## [本文抜粋]
* * * *

T「ちょっと研究しました。チェックしたのはアメリカの子ども番組。ぶっとんでる企画が向こうの子ども番組って多いんですよ。それがカッコよくて、大人が見ても楽しめる内容で。そりゃあ将来のビヨンセとか生まれるわなと思ったし、子供の頃からこういうものを見るのってすごく大事だなって改めて感じました。だからこのプロジェクトもどんどんシリーズ化してもらって、子供達もいいものをたくさん吸収して大人になってほしい。世界と繋がれるものを知ってもらいたいです」

スピリットはエンジョイ&ハッピーが伝わればいいなと(LISA)

――LISAさんは童謡ということで歌い方を変えたりしたのですか?
L「わりとまんまでいきました。私をリクエストしてくれたってことは、私のままでいいってことだと思うので。じゃないと私が歌う意味がないと思うので。☆Takuも私に新しいことをやってほしいんじゃなくて、LISAのままでいいんだよっていう人なので。スピリットはエンジョイ&ハッピーが伝わればいいなと思ってましたね。」

* * * *

## [エントリー一覧]
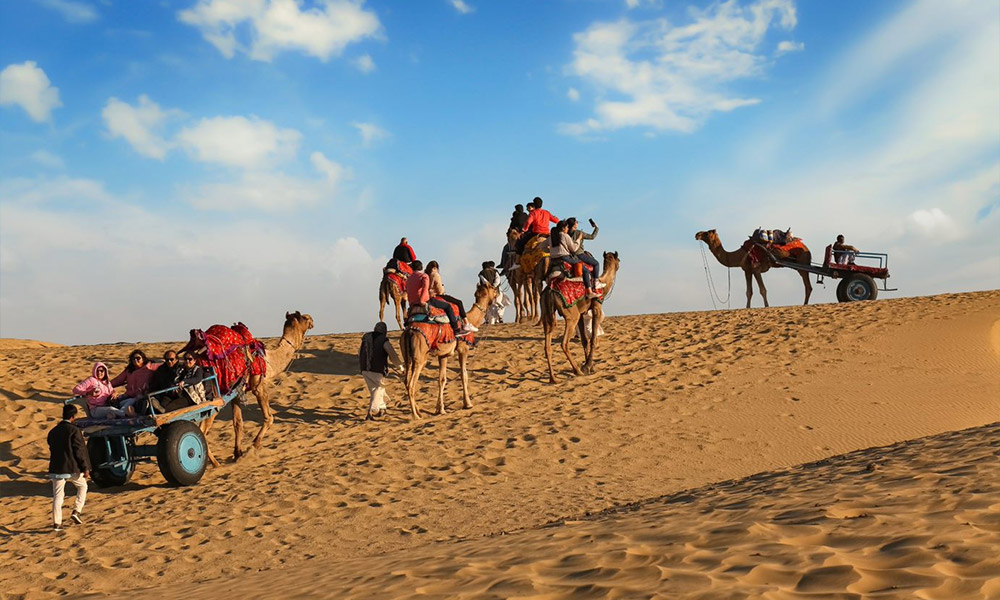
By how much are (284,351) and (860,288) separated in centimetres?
1737

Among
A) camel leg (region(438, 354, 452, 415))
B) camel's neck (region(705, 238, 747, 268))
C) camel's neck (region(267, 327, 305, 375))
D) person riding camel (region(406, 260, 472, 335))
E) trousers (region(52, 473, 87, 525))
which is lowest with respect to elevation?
trousers (region(52, 473, 87, 525))

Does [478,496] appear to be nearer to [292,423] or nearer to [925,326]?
[292,423]

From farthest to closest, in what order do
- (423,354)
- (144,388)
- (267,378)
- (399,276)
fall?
(399,276) → (423,354) → (267,378) → (144,388)

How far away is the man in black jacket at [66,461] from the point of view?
9.85 m

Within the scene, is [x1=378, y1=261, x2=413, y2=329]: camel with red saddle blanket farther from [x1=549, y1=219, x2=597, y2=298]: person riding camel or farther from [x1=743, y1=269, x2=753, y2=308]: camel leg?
[x1=743, y1=269, x2=753, y2=308]: camel leg

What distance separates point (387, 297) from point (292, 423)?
656cm

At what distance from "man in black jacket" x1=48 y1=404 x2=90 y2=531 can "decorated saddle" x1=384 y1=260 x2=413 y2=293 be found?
11.2 metres

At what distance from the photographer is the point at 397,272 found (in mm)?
20922

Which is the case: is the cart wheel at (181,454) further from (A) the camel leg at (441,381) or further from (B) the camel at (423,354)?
(A) the camel leg at (441,381)

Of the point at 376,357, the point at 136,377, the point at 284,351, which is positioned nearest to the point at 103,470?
the point at 136,377

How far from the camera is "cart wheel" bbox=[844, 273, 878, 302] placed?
23.4m

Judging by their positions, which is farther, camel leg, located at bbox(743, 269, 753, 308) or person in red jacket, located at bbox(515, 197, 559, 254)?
camel leg, located at bbox(743, 269, 753, 308)

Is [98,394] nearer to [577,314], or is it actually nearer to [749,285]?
[577,314]

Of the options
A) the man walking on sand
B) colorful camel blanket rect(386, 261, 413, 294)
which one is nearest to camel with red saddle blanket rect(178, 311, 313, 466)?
the man walking on sand
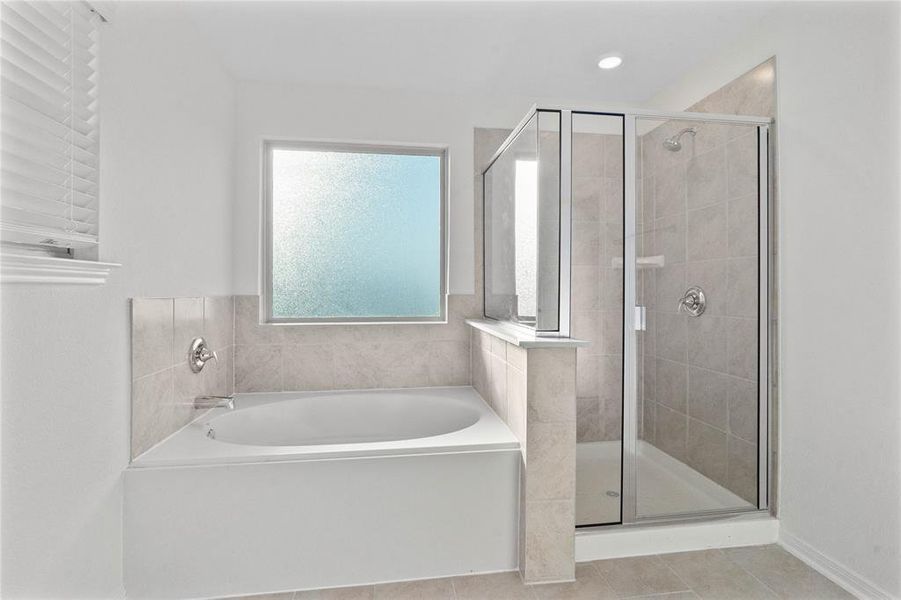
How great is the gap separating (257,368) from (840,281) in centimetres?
279

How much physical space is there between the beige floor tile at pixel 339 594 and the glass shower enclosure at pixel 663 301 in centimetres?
92

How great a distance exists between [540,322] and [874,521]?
1.33m

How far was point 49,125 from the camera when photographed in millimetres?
1271

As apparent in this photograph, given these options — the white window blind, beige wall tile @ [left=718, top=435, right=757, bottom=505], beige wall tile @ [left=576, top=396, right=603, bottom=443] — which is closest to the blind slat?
the white window blind

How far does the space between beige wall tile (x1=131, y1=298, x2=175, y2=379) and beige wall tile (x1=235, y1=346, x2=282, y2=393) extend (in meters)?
0.72

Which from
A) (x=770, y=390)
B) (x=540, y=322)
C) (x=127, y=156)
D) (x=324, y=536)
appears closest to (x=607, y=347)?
(x=540, y=322)

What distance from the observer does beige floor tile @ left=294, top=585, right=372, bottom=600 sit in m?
1.70

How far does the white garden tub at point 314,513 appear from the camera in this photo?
5.48 feet

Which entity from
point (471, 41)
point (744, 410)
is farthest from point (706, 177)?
point (471, 41)

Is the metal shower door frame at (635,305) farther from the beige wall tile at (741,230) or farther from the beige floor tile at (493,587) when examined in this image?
the beige floor tile at (493,587)

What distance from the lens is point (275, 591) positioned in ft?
5.68

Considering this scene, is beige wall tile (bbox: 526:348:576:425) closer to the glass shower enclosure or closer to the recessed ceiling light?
the glass shower enclosure

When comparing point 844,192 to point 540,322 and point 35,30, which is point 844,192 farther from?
point 35,30

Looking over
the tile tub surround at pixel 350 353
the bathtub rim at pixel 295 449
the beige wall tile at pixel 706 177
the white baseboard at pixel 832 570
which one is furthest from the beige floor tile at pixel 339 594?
the beige wall tile at pixel 706 177
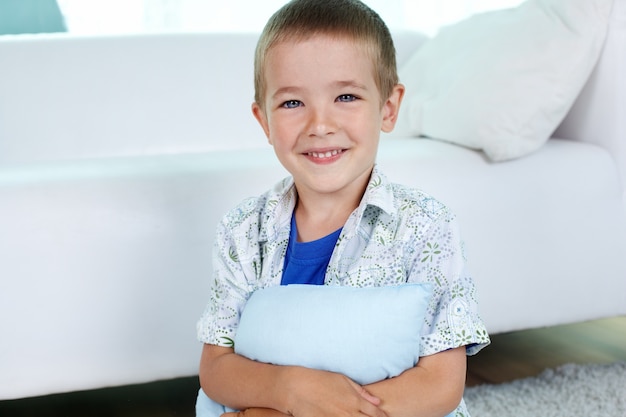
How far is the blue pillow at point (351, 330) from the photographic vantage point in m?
1.04

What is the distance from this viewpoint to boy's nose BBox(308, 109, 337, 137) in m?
1.12

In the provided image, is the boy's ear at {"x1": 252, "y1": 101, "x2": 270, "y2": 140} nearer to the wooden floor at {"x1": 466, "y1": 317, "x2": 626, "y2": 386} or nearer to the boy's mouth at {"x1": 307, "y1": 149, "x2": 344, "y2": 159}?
the boy's mouth at {"x1": 307, "y1": 149, "x2": 344, "y2": 159}

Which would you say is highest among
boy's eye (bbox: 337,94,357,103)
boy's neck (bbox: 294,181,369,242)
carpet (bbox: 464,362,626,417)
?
boy's eye (bbox: 337,94,357,103)

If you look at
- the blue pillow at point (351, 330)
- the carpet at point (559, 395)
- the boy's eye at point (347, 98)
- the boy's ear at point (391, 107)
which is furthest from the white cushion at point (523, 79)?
the blue pillow at point (351, 330)

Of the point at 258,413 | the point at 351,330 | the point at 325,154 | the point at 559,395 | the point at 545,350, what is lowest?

* * * *

## [課題の指示]
童謡プロジェクトをめぐるインタビューを、最後の発言の後から先へ書き進めてください。 エントリーは使わなくてかまいません。

## [課題の解答]
T「けど優しい声してるよね」
L「優しい気持ちで歌ってるから、それがフィルターを通って伝わってるのかな」

――一番印象に残ってる曲はどれですか?
T「一番チャレンジだったのは『うみ』。ワルツのリズムで、そのリズムでクラブ・テイストの曲ってないから、それをどうするかが一番難しかったです。そのチャレンジに対する僕なりの回答はこうなりましたけど、これが正解かどうかは聴いてもらって判断してもらえればと思います」
L「私は全部エンジョイさせていただいたので全部なんですけど、やっぱり『おもちゃのチャチャチャ』は私のルーツのリズムなので、特に印象に残ってますね。本当に素直にエンジョイできたし、ちょっと踊りながら歌ったくらい」

――LISAさんの今後の予定は?
L「私はこのアルバム・プロジェクトです!私自身すっかりこのアルバムのファンです!これを持ってライヴして広げていきたいなと思ってます」
T「その合間を縫って僕とも仕事をしてもらえれば(笑)」

――最後に、リスナーへのメッセージをお願いします。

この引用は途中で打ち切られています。